By Robert Half on March 24, 2014 at 7:00am

There’s been much ado recently about the difficulty of finding highly skilled candidates for finance and accounting jobs. While business analysis and compliance knowledge are at or near the top of the list of skills many CFOs need most, cost control management also ranks high. Companies perpetually need accounting and finance professionals who can find ways to derive the most profit from the firm’s processes and products while minimizing inefficiencies.

Businesses of every type and size use cost accounting to understand the expenses that go into producing a good or service, but the specifics and even the style of analysis can differ based on organizational structure and revenue streams.

Elements of cost control management

Whether or not a business makes or manufactures a physical product, three broad categories encapsulate basic areas for defining cost controls: materials, labor and indirect expenses. Each one represents an area every business should monitor and analyze to keep costs to a minimum.

How to do this will vary from company to company, since every company or business sector defines controls for cost control management based on the particulars of the given domain, locality and economic factors that affect it.

For example, the materials costs tracked for a neighborhood restaurant will be quite different from those monitored by a multinational car manufacturer. The factors influencing labor costs for the hypothetical automaker can have complexities relating to laws and employee costs of living, for example, that will not apply to the restaurateur.

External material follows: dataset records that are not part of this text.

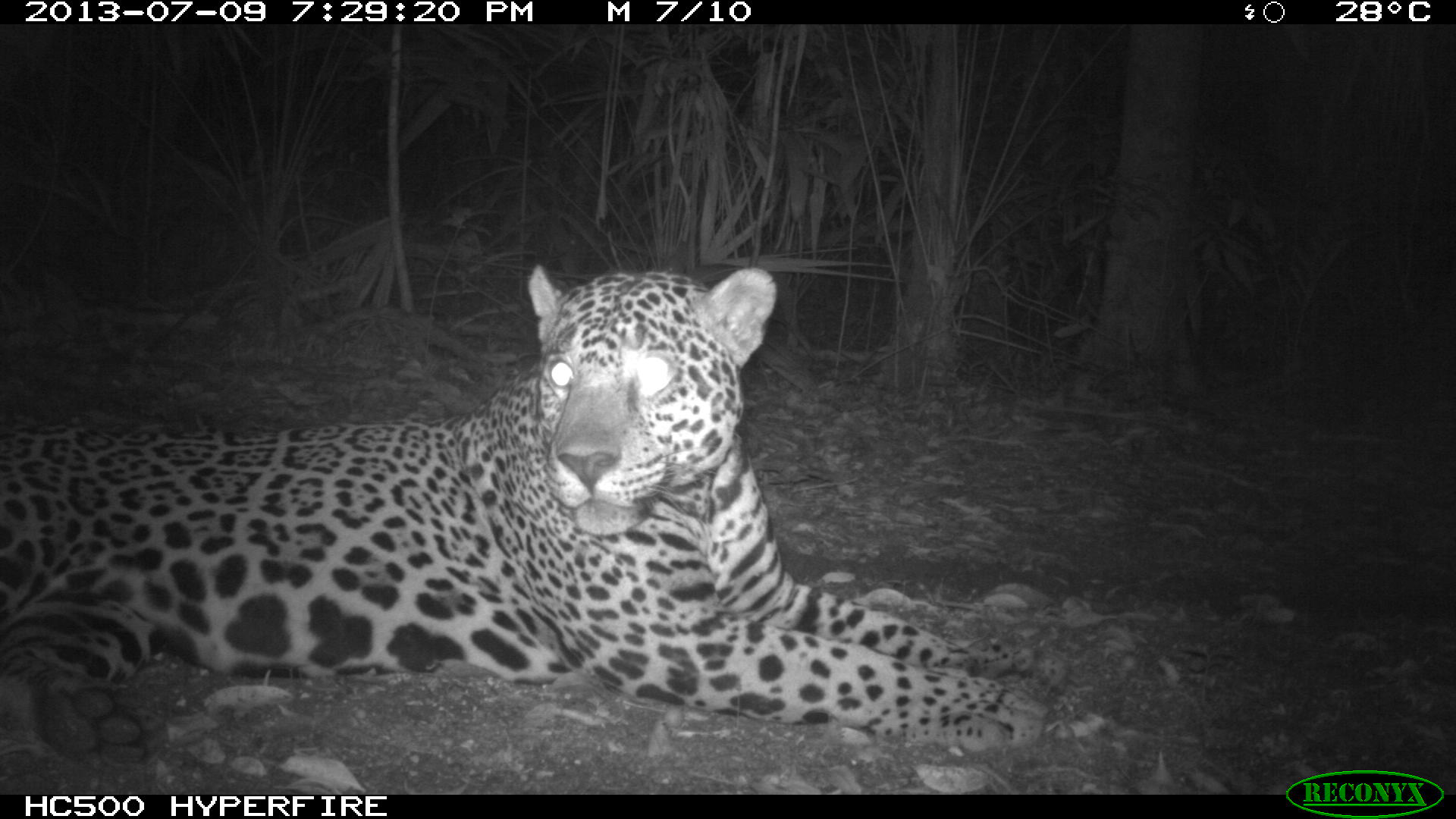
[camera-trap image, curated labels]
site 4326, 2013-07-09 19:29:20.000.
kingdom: Animalia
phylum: Chordata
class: Mammalia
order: Carnivora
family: Felidae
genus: Panthera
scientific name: Panthera onca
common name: jaguar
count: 1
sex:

Cost classification and analysis

Much as the way in which one firm defines its cost controls will not be the same as the next, how each approaches the classification and analysis of such data will differ. Some will group cost controls in a way that aligns readily with the financial accounting its business must do. Others will use one or some combination of these other approaches:

  • Traceability – Can the cost be traced directly to the object being produced?
  • Function – Is the cost associated with a particular function within the company? Which one: research and development, production, administration, sales, warehousing, distribution?
  • Cost behavior – Is the cost fixed regardless of production volume? Or does it vary depending on how many units are made in a given timeframe?
  • Ability to control – Can a management decision affect the cost?

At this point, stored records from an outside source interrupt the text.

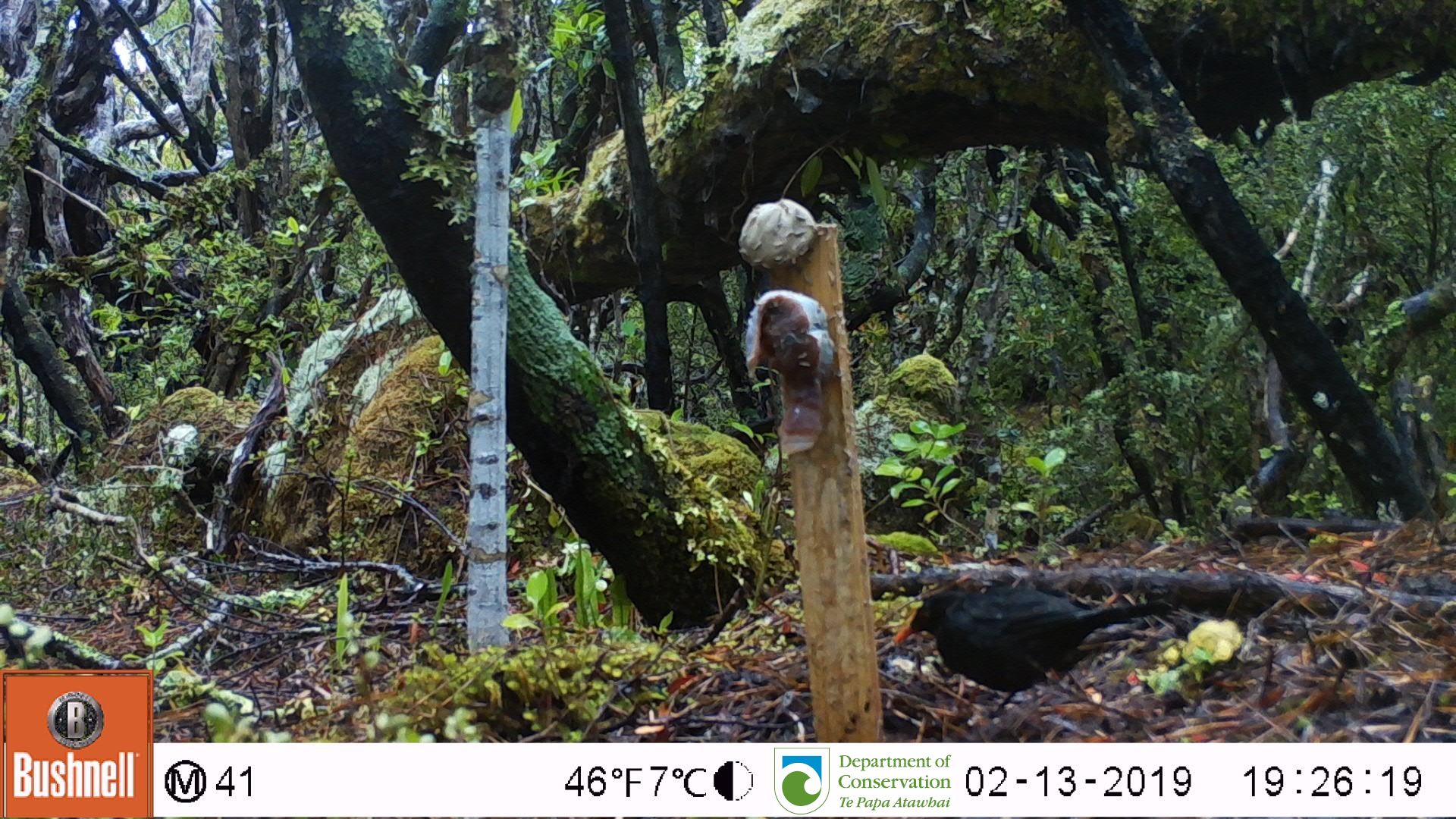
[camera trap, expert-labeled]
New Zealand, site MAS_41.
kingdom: Animalia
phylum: Chordata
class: Aves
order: Passeriformes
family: Turdidae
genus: Turdus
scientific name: Turdus merula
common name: eurasian blackbird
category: blackbird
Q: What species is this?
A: Blackbird (eurasian blackbird) (Turdus merula).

The above list is just a sampling of the ways a firm might frame the classification of cost controls. The variety of analytical approaches is just as diverse with possibilities including variance analysis, throughput or activity-based accounting and lean methods.

Accountants looking to enhance their expertise around cost control management can access related materials from the Federal Accounting Standards Advisory Board.

Attaining the certified management accountant certification or chartered global management accountant designation also can prove beneficial.